There are also numerous other characters who become involved along the way including Michael’s potential in-laws, his various friends/acquaintances/love interests – including a debuting Ursula Andress who literally falls from the sky into Michael’s car – and, of course Allen himself.
All of this eventually leads to the characters converging on an out-of-the-way French chateau -where all of the rooms are named after famous lovers-as they wind up converging in a single room in a scene that can’t help but remind one of the packed stateroom in the Marx Brothers film A Night at the Opera.
Oh, and that Keystone Kops reference I made earlier?

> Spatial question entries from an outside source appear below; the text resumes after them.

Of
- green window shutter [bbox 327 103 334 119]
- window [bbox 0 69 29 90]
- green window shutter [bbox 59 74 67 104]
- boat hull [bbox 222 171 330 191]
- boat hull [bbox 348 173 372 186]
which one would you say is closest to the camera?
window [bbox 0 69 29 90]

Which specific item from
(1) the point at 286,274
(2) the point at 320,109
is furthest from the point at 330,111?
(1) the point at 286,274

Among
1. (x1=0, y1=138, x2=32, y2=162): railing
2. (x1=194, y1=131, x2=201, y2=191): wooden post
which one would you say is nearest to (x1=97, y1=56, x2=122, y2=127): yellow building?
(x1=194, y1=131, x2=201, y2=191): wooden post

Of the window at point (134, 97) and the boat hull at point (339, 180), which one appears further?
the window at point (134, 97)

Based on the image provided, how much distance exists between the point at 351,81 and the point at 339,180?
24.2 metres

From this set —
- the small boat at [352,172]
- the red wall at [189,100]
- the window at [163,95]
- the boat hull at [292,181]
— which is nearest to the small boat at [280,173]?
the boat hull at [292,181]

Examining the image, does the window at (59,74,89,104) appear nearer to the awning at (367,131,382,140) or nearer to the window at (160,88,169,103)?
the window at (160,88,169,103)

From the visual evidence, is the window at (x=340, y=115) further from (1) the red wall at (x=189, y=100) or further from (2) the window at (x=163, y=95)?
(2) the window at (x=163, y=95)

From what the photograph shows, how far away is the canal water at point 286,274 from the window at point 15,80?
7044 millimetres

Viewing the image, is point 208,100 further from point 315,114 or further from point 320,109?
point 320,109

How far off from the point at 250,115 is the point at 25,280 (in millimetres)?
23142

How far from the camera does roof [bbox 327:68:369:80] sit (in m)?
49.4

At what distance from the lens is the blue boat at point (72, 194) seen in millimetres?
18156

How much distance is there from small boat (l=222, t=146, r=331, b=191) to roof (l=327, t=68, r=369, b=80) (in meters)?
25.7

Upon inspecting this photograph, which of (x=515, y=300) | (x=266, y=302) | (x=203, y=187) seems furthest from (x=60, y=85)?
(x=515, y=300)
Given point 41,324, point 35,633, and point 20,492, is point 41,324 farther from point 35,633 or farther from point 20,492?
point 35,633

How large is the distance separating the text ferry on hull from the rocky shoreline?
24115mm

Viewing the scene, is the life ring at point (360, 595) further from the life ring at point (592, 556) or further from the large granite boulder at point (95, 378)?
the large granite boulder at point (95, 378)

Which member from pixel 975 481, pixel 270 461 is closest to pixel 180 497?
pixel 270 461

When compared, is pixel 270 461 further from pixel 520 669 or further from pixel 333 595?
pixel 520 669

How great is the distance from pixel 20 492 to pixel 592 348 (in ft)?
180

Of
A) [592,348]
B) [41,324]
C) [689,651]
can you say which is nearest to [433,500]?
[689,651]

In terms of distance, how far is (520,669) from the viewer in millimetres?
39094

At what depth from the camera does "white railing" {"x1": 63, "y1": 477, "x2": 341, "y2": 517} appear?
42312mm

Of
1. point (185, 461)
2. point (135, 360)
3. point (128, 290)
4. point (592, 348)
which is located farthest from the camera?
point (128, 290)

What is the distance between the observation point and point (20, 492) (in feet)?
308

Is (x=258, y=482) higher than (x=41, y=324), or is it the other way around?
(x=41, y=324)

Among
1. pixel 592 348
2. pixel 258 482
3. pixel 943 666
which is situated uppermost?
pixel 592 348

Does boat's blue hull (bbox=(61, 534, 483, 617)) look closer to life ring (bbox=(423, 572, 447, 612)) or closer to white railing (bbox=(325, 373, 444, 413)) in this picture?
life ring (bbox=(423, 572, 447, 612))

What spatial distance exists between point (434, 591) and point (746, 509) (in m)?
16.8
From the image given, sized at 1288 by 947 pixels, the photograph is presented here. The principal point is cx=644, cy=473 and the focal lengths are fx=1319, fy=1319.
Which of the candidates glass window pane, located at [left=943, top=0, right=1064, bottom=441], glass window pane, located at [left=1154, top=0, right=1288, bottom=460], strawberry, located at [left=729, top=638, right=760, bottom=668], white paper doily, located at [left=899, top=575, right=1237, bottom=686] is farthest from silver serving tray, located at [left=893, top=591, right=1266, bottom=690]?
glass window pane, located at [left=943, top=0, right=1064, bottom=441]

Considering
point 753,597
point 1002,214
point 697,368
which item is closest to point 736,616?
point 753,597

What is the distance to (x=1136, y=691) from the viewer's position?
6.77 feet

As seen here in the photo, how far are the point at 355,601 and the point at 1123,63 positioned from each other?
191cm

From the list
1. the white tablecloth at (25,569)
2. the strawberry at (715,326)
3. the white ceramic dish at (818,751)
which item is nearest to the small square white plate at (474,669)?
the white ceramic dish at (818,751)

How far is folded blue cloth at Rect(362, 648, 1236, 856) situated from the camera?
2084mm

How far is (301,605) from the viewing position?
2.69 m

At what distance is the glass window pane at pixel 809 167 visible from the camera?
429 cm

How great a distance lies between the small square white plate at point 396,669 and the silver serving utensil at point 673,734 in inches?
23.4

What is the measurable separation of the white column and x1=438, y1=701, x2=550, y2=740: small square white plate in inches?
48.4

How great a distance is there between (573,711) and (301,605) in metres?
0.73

Yeah, that follows soon after when the entire entourage is chased by a number of policemen across the city to a scene that eventually winds up in an extended go-cart chase complete with crashes galore.
As I noted above, this is not exactly the kind of movie where the word “restraint” is applicable, except for one notable exception, and that comes, surprisingly, from Woody Allen. That’s not to say he fits in any less than the other characters as far as the comedic absurdity goes, but fortunately at this point he had not yet developed the twitchy characterization of “Woody Allen” that would soon become the focal point of his early comedy and the leading characteristic of those trying to impersonate him.
In the end, there really is a lot to like about this movie – despite the impression I may have made so far, there are the touches of brilliance and great lines that characterize any of Allen’s scripts – but your enjoyment is really going to come down to just how much you can accept the broad over the top characterizations and yes, farcical elements of the plot and script and your tolerance level for out and out absurdity. Personally, I say give it a go, but be careful. There may just be a runaway go-cart right around the corner.